Double^W Quadruple speed parsing of binary MS Office files

Thu Jun 16 01:24:57 BST 2011

On Tuesday 14 June 2011 09:19:20 Jos van den Oever wrote:
> On Monday, June 13, 2011 19:02:09 PM Jos van den Oever wrote:
> > When run on a set of 600 ppt files from a.o. kofficetests, this is the
> > output from valgrind:
> > simpletest: (normal run time: 5.7 seconds)
> > ==28930==   total heap usage: 2,457,961 allocs, 2,457,954 frees,
> > 218,241,950 bytes allocated
> > apitest: (normal run time: 2.9 seconds)
> > ==28852==   total heap usage: 254,832 allocs, 254,825 frees, 52,421,077
> > bytes allocated
> 
> The speed for apitest is now down to 1.3 seconds, making the speedup 4.3x.
> The other numbers stay the same.

Impressive. Thanks for sharing.

> The current parser that Calligra uses, uses QSharedPointer, QList, QVector
> and QByteArray. api.h does not use any of these.

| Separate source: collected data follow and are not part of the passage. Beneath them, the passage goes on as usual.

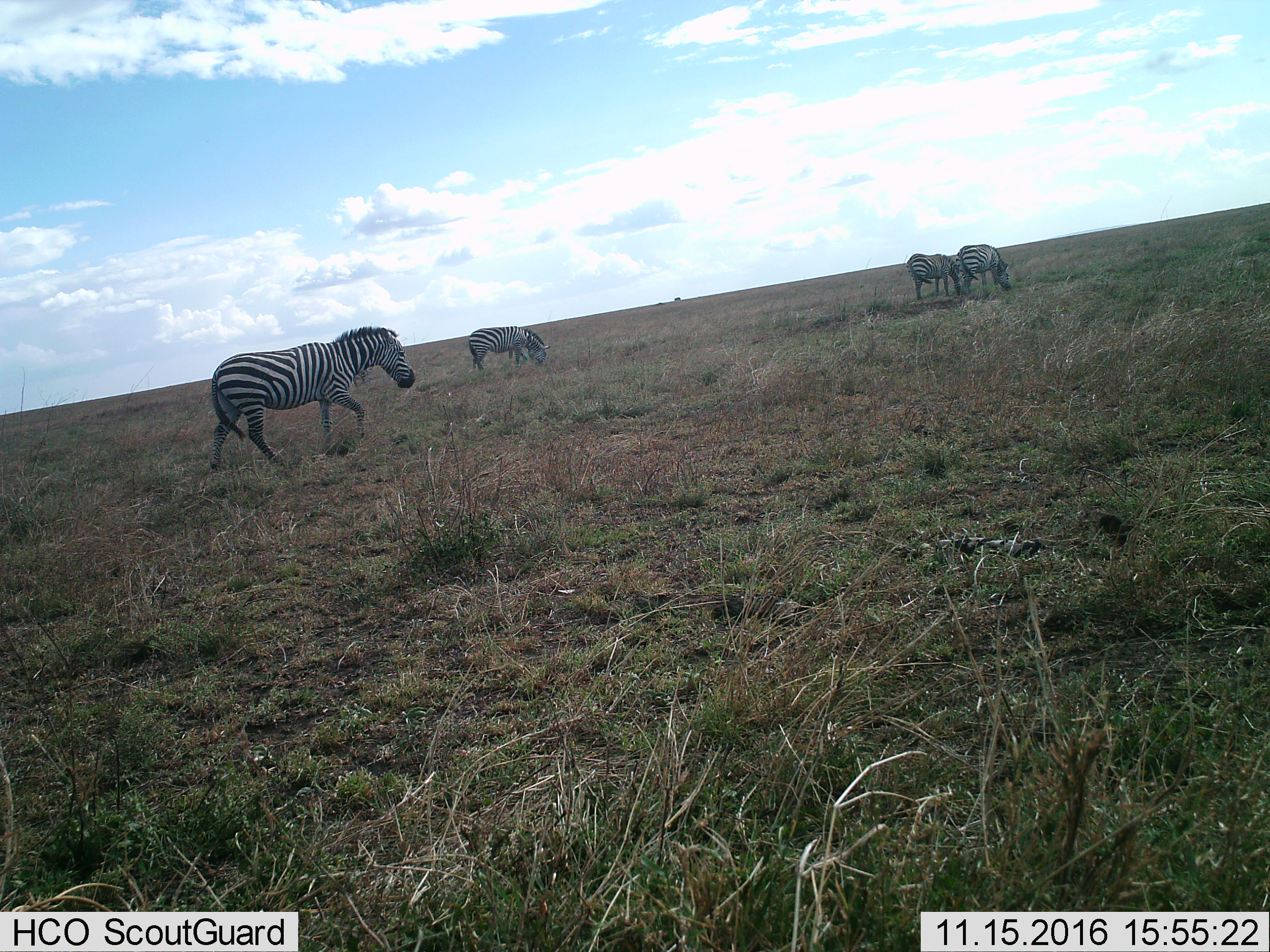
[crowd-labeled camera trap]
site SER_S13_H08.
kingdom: Animalia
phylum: Chordata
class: Mammalia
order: Perissodactyla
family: Equidae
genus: Equus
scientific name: Equus quagga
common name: plains zebra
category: zebraplains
Zebraplains (plains zebra) (Equus quagga), count 4. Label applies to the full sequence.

In the MSWord-filter we do;

QBuffer buffer;
QByteArray array;
array.resize(stream.size());
unsigned long r = stream.read((unsigned char*)array.data(), stream.size());
buffer.setData(array);
LEInputStream wdstm(&buff1);

where the stream.read takes according to massif >70% of the mem during the 
doc=>odt conversation. Your note above made me think if we cannot save that 
allocation and operate direct on the stream...